_EXTRACTED DATA:_
══════════
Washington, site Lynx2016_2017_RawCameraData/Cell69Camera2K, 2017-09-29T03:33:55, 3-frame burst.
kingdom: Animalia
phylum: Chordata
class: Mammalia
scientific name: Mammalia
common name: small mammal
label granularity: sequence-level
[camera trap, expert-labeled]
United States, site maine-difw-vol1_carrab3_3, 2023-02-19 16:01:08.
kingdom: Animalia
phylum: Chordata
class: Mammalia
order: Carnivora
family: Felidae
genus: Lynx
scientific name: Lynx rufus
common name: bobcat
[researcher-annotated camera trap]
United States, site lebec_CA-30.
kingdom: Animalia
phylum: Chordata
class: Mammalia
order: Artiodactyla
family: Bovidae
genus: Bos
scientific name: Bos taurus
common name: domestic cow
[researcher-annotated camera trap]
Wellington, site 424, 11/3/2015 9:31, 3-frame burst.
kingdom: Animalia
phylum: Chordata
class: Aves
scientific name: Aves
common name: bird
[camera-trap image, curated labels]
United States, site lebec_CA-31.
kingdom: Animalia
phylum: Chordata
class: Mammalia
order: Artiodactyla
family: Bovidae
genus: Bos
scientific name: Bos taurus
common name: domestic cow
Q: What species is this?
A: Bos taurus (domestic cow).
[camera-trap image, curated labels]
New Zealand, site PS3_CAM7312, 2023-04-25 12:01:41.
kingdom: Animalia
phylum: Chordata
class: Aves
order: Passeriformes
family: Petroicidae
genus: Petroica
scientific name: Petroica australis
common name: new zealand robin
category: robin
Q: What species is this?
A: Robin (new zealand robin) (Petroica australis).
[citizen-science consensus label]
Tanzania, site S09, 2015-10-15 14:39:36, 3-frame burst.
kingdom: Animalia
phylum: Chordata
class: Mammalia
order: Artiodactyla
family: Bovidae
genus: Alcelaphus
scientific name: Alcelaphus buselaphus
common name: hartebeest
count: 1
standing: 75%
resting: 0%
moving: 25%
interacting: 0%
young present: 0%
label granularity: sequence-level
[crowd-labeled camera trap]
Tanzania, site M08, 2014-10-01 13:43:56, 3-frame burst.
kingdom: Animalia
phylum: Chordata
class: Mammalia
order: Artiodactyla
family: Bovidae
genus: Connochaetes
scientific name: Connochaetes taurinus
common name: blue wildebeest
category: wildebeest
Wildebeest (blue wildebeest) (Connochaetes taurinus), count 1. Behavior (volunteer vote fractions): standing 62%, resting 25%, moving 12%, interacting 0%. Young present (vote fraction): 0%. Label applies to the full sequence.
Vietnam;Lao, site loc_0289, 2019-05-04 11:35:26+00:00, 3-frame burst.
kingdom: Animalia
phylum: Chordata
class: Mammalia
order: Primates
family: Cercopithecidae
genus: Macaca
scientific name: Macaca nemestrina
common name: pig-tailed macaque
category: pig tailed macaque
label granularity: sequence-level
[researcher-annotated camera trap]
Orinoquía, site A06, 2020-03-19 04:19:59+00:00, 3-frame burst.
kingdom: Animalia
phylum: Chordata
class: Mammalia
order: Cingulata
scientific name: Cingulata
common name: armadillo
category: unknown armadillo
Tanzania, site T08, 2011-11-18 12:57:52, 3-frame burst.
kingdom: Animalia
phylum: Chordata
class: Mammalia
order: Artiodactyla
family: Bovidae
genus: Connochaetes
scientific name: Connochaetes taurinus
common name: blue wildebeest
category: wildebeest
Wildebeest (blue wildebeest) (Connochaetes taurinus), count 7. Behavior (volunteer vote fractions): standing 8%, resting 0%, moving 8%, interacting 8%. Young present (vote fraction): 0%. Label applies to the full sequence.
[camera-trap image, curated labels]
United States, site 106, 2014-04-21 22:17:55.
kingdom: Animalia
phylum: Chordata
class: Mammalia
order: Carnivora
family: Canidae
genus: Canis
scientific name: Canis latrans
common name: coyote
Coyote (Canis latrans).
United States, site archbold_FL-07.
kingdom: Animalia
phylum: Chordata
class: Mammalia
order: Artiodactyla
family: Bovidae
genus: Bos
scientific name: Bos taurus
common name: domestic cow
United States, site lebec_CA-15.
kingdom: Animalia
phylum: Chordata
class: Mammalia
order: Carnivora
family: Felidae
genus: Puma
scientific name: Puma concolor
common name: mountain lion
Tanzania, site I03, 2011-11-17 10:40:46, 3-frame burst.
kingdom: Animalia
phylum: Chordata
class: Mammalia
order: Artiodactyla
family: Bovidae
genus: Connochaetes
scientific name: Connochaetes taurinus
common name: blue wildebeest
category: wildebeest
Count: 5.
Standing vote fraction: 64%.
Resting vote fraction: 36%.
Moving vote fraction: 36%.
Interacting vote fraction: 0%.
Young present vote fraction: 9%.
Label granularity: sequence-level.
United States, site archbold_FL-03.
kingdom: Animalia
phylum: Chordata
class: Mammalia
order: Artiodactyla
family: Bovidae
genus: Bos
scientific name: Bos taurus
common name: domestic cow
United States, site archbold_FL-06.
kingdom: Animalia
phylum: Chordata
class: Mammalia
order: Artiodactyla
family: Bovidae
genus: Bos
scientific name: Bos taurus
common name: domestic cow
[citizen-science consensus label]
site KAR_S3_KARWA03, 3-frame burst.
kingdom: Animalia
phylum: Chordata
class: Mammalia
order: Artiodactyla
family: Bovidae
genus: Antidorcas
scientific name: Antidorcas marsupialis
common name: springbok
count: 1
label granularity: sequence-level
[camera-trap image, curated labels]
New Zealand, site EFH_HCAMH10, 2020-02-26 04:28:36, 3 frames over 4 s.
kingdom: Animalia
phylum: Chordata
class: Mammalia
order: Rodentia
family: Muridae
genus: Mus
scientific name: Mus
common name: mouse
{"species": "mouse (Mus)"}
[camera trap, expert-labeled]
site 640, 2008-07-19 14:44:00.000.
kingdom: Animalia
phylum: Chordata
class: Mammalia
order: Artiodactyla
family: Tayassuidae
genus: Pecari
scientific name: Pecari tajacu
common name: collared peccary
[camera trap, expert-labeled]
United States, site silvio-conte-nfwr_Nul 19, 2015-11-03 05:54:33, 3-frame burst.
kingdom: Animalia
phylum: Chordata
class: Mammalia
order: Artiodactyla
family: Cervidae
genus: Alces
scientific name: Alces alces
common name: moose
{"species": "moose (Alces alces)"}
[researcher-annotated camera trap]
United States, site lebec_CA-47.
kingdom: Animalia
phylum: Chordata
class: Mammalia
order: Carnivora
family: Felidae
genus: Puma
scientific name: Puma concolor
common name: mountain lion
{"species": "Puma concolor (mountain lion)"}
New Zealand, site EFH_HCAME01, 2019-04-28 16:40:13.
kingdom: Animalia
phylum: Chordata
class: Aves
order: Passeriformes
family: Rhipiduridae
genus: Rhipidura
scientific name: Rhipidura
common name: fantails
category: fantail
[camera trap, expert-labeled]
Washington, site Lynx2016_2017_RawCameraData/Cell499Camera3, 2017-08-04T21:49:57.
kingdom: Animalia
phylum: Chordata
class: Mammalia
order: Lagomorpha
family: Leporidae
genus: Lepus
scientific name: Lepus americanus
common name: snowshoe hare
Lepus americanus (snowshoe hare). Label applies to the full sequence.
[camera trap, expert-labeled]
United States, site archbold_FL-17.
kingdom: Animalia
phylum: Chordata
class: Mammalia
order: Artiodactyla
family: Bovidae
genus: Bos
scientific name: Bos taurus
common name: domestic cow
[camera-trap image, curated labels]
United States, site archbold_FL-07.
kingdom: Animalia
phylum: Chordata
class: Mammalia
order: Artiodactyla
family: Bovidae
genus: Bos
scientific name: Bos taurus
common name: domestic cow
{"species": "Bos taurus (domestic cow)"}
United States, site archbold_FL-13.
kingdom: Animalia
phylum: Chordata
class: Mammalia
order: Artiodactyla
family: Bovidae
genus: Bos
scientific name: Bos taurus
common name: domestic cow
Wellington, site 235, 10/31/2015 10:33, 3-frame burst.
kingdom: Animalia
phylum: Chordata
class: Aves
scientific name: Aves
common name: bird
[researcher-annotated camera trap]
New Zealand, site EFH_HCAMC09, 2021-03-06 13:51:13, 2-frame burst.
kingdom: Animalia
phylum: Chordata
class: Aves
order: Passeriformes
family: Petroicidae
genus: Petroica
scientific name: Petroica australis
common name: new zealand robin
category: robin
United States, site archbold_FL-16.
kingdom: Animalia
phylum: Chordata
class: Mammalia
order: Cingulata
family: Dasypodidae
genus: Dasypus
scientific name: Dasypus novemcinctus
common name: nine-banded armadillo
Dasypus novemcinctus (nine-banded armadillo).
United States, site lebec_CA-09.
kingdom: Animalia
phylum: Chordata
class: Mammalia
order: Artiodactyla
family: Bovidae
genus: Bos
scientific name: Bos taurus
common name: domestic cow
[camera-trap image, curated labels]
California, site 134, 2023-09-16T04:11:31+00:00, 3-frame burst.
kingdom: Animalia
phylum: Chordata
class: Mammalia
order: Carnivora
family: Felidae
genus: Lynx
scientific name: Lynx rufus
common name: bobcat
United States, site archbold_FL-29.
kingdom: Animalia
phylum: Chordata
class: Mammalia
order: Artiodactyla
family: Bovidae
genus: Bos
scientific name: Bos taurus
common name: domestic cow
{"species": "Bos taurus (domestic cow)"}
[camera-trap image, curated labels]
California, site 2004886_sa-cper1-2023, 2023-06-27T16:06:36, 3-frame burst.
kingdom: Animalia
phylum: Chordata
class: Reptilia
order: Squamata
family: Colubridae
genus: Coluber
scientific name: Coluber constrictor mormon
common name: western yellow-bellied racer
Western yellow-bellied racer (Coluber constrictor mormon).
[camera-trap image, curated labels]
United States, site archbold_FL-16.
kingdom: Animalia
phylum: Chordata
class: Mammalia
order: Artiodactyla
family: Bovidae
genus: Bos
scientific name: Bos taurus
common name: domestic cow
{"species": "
══════════
_ABOUT THIS EXERCISE:_ In the records above, find each line that mentions the word "Wellington", and copy it.

_TASK RESPONSE:_
Wellington, site 424, 11/3/2015 9:31, 3-frame burst.
Wellington, site 235, 10/31/2015 10:33, 3-frame burst.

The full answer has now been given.